Web Exclusives: Comparative Life
a PAW web exclusive column by By Kristen Albertsen '02 (email:
albertsn@princeton.edu)


May 15 , 2002:
Senior check out
Or just checking out as a senior

By Kristen Albertsen '02

In my experience, checking out of a hotel always occurs much too early in the morning. Guests are required to wake at an hour inappropriate of any vacation, to haphazardly toss clothes, shoes, and an extra bar of soap in a bag, and to race downstairs only to face a large and inscrutable bill (Did we really make five long-distance calls to Newfoundland? Oh, that must have been when we were trying to schedule the wake-up call).

Today, I found that Senior Check-out — the penultimate rite of passage for every senior before Fitz-Randolph Gate — occurs much too early as well. Graduation is still nearly a month away, and feels like much more. Over the course of this endless month I will undoubtedly lose the Commencement tickets, given to me this morning, under the piles of leftover thesis books. My cap and gown will be buried alive under the encroaching pile of unwashed laundry. I'm not ready to face the frozen smiles of my friends in the yearbook, and I am certainly not ready to commit myself to a permanent address next fall.

Despite the meek protests I made to my pillow this morning before crawling out of bed, all members of the Class of 2002 were required to attend Senior Check-out.
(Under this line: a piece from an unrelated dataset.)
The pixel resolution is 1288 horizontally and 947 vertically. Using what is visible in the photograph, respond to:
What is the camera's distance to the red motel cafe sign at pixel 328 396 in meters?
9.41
Thus began the first of many bureaucratic experiences that will grace my adult life in the "real world." First, each senior was required to fill out an eight-page Scantron survey, recalling those heady days of the SATs five long years ago. Questions ranged from the premature (What do I think of Comprehensive Exams? Haven't taken them yet, much less started studying) to the woefully tardy (suggestions for library improvements would have been much more gladly given before my thesis was due). We were interrogated on matters from diversity to departments to dining services. The entire experience was reminiscent of a hotel comment card — a hotel that housed its guests for four years, and provided a diploma with the receipt.
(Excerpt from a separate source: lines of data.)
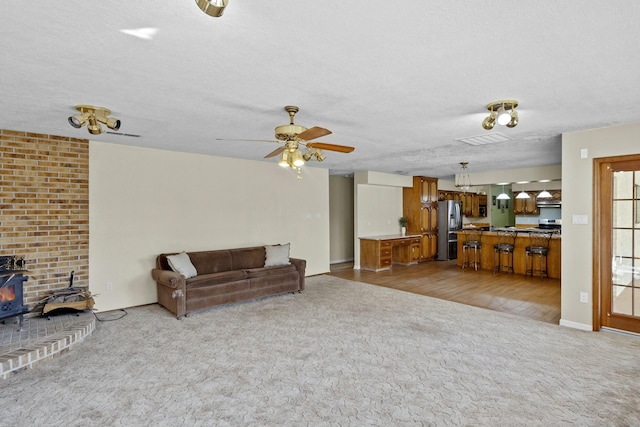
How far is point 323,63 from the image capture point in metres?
2.28

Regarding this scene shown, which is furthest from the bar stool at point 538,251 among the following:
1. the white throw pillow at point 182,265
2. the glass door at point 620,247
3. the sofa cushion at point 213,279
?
the white throw pillow at point 182,265

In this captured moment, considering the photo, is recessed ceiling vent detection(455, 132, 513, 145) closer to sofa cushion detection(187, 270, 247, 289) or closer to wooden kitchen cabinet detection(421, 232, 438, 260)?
sofa cushion detection(187, 270, 247, 289)

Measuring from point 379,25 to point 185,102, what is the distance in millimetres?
1988

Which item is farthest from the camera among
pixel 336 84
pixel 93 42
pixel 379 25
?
pixel 336 84

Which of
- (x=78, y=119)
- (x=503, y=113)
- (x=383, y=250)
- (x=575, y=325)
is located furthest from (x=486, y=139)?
(x=78, y=119)

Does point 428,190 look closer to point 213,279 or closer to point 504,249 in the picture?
point 504,249

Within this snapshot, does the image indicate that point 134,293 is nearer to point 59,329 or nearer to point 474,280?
point 59,329

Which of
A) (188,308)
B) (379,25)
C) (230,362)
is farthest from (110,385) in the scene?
(379,25)

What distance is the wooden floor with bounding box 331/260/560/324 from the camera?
196 inches

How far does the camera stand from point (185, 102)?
121 inches

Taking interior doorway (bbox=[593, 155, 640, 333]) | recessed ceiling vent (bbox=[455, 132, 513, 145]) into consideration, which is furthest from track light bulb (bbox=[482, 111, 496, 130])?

Next, ’02ers were inundated with caps, gowns, beer jackets, and the opportunity to buy Princeton apparel. At the Princeton Club station, we were graciously offered a bright orange bag to carry all of our possessions, along with fliers extolling the virtues of Princeton Clubs around the globe. Finally, sweating in the sultry New Jersey spring under the mountain of black gowns and orange sweatpants, we were approached by seniors with simpering smiles requesting pledges of money. Under this innocuous guise I detected their Faustian goal, and, unable to resist, I pledged myself to Princeton for the next four years, watching my diet at graduate school dwindle from spaghetti to peanut-butter-and-jelly.
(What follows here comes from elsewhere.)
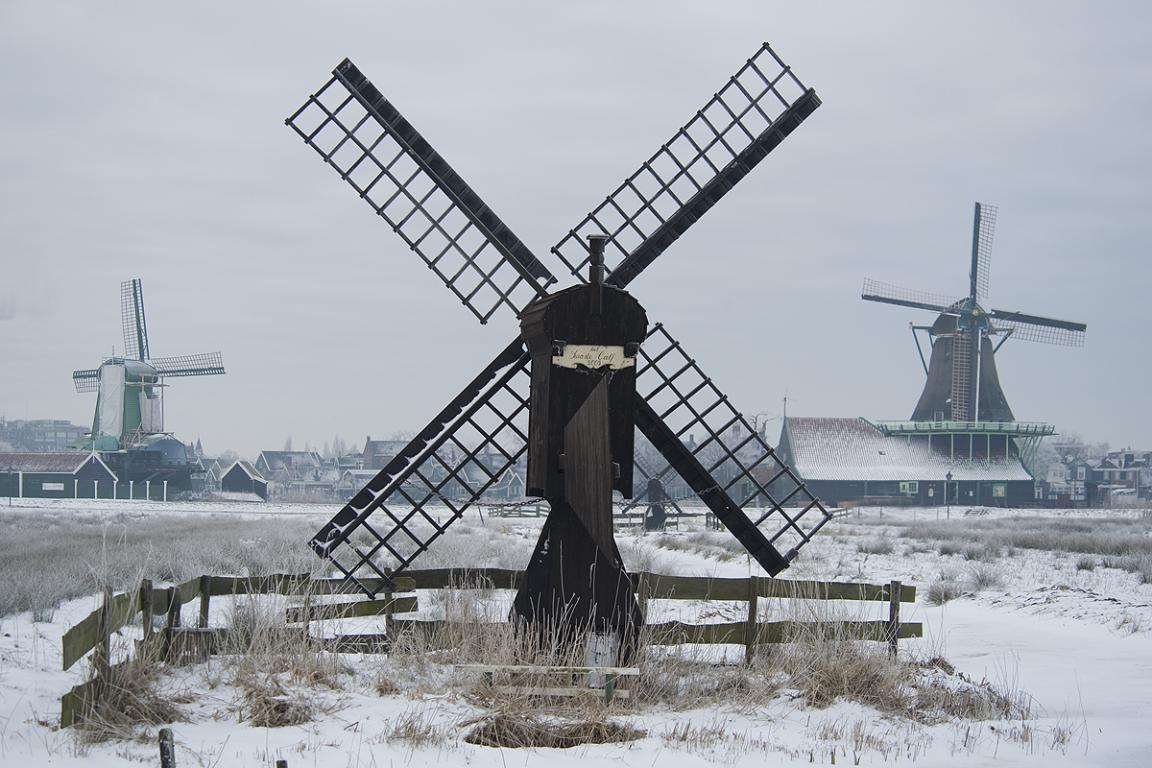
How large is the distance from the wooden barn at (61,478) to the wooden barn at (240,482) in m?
10.2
With my suitcase full of souvenirs and my wallet empty of cash and capital, I stumbled out into the morning. It was time to relinquish the vacation of the past few weeks — thesis celebrations, birthdays, Houseparties — and get back to work for final and comprehensive exams. Well, not quite — tonight is the night of the "Baptize the Beer Jacket" Bash, and I get to be a senior at Princeton for a little while longer.